De qué está hecha la tarima de material compuesto y por qué es importante
Los suelos compuestos han ganado popularidad en los últimos años debido a su durabilidad, bajo mantenimiento y atractivo estético. Entender de qué están hechos los suelos compuestos y la importancia de su composición es crucial tanto para los propietarios como para los constructores.
En esencia, los suelos compuestos se fabrican a partir de una mezcla de fibras de madera y plástico. Esta combinación crea un material que imita el aspecto de la madera natural al tiempo que ofrece características de rendimiento mejoradas. Los componentes principales de los suelos compuestos pueden dividirse en dos categorías principales: fibras de madera y polímeros plásticos.

Las fibras de madera suelen proceder de productos de madera reciclada, que pueden incluir serrín, virutas u otros subproductos de la madera. Este uso de materiales reciclados no sólo contribuye a la sostenibilidad medioambiental, sino que también ayuda a reducir los residuos. La incorporación de fibras de madera proporciona un aspecto y un tacto naturales a los suelos compuestos, lo que los convierte en una opción atractiva para los espacios exteriores.
Por otro lado, el componente plástico suele estar hecho de polietileno o polipropileno reciclados. Estos plásticos proceden de diversos productos de consumo, como bolsas, envases y botellas de plástico. Al utilizar plásticos reciclados, los fabricantes pueden reducir significativamente la cantidad de plástico nuevo que entra en los vertederos, minimizando así el impacto medioambiental. El componente plástico aumenta la durabilidad general de los suelos compuestos, haciéndolos resistentes a la putrefacción, la descomposición y la infestación de insectos.
El proceso de fabricación de los suelos compuestos consta de varios pasos clave. En primer lugar, las fibras de madera y el plástico se combinan en una proporción específica para conseguir las propiedades deseadas. A continuación, esta mezcla se somete a calor y presión en un proceso conocido como extrusión. Durante la extrusión, los materiales se funden y forman tablas, que luego se enfrían y se cortan a medida. Este método permite producir tableros uniformes con una calidad constante.

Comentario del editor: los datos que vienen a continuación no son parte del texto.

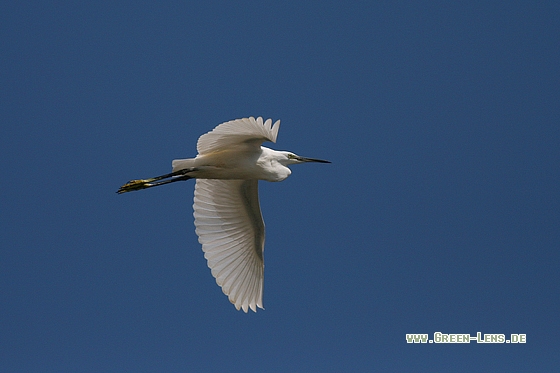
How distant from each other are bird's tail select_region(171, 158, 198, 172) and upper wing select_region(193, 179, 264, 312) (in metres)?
1.04

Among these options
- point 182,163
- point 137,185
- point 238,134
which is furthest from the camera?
point 137,185

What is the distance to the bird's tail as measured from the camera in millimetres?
8977

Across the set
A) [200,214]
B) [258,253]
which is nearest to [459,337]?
[258,253]

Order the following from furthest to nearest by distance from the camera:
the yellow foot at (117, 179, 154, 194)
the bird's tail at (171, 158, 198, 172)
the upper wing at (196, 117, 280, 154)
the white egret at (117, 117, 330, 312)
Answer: the yellow foot at (117, 179, 154, 194) → the white egret at (117, 117, 330, 312) → the bird's tail at (171, 158, 198, 172) → the upper wing at (196, 117, 280, 154)

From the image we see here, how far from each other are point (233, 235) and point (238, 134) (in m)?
2.09

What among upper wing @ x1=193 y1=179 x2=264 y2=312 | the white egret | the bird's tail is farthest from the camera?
upper wing @ x1=193 y1=179 x2=264 y2=312

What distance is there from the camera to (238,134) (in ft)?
27.7

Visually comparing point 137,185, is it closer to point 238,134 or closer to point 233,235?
point 233,235

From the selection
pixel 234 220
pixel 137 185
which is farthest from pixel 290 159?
pixel 137 185

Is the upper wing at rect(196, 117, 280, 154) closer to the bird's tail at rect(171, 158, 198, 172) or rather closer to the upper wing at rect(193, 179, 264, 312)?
the bird's tail at rect(171, 158, 198, 172)

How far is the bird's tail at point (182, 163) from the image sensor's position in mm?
8977

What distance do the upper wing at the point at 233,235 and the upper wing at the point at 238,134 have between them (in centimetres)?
115

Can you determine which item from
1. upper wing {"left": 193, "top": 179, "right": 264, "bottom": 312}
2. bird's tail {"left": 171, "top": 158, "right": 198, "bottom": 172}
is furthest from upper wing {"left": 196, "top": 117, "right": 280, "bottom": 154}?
upper wing {"left": 193, "top": 179, "right": 264, "bottom": 312}

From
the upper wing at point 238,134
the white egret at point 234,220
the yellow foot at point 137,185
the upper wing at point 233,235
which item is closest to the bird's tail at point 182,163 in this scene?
the white egret at point 234,220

Otro aspecto importante del proceso de fabricación de los suelos compuestos es la adición de diversos aditivos. Entre ellos se encuentran los inhibidores de rayos UV, los colorantes y los agentes antifúngicos. Los inhibidores de los rayos UV ayudan a proteger la tarima de la decoloración debida a la exposición al sol, garantizando que el color se mantenga vivo con el paso del tiempo. Los colorantes pueden añadirse para crear una amplia gama de tonos y acabados, lo que permite a los propietarios elegir un estilo que complemente su entorno exterior. Los agentes antifúngicos son cruciales para evitar la formación de moho, sobre todo en climas húmedos.
La importancia de conocer la composición de los suelos compuestos radica en su rendimiento y longevidad. A diferencia de los suelos de madera tradicionales, que requieren tintes, sellado y mantenimiento periódicos, los suelos compuestos están diseñados para resistir las inclemencias del tiempo con un mantenimiento mínimo. Su resistencia a la humedad, los insectos y los rayos UV permite a los propietarios disfrutar de sus espacios al aire libre sin las molestias de un mantenimiento constante.
Además, la naturaleza ecológica de los suelos compuestos los convierte en una opción atractiva para los consumidores concienciados con el medio ambiente. Al utilizar materiales reciclados en su producción, los suelos compuestos contribuyen a una economía circular, reduciendo la demanda de nuevos recursos. Este aspecto no sólo beneficia al medio ambiente, sino que también se alinea con la tendencia creciente de las prácticas de construcción sostenibles.

En cuanto a la instalación, los suelos compuestos son relativamente fáciles de trabajar. Se puede cortar y moldear como la madera tradicional, lo que permite versatilidad en el diseño. Además, muchos fabricantes ofrecen fijaciones ocultas que crean un aspecto limpio y sin juntas, sin tornillos visibles en la superficie. Esto no sólo mejora el atractivo estético, sino que también contribuye a la seguridad, ya que hay menos elementos salientes que puedan suponer un peligro de tropiezo.
En conclusión, los suelos compuestos están hechos de una combinación de fibras de madera y plástico, con aditivos adicionales para mejorar su rendimiento. El proceso de fabricación implica una cuidadosa mezcla, extrusión e incorporación de materiales reciclados, lo que lo convierte en una opción respetuosa con el medio ambiente para los espacios exteriores. Comprender de qué está hecha la tarima de material compuesto es esencial para tomar decisiones informadas sobre los proyectos de exterior. Su durabilidad, su bajo mantenimiento y su versatilidad estética lo convierten en una opción muy popular entre propietarios y constructores. A medida que aumenta la demanda de materiales de construcción sostenibles, los suelos compuestos destacan como una opción práctica y atractiva para mejorar los espacios exteriores.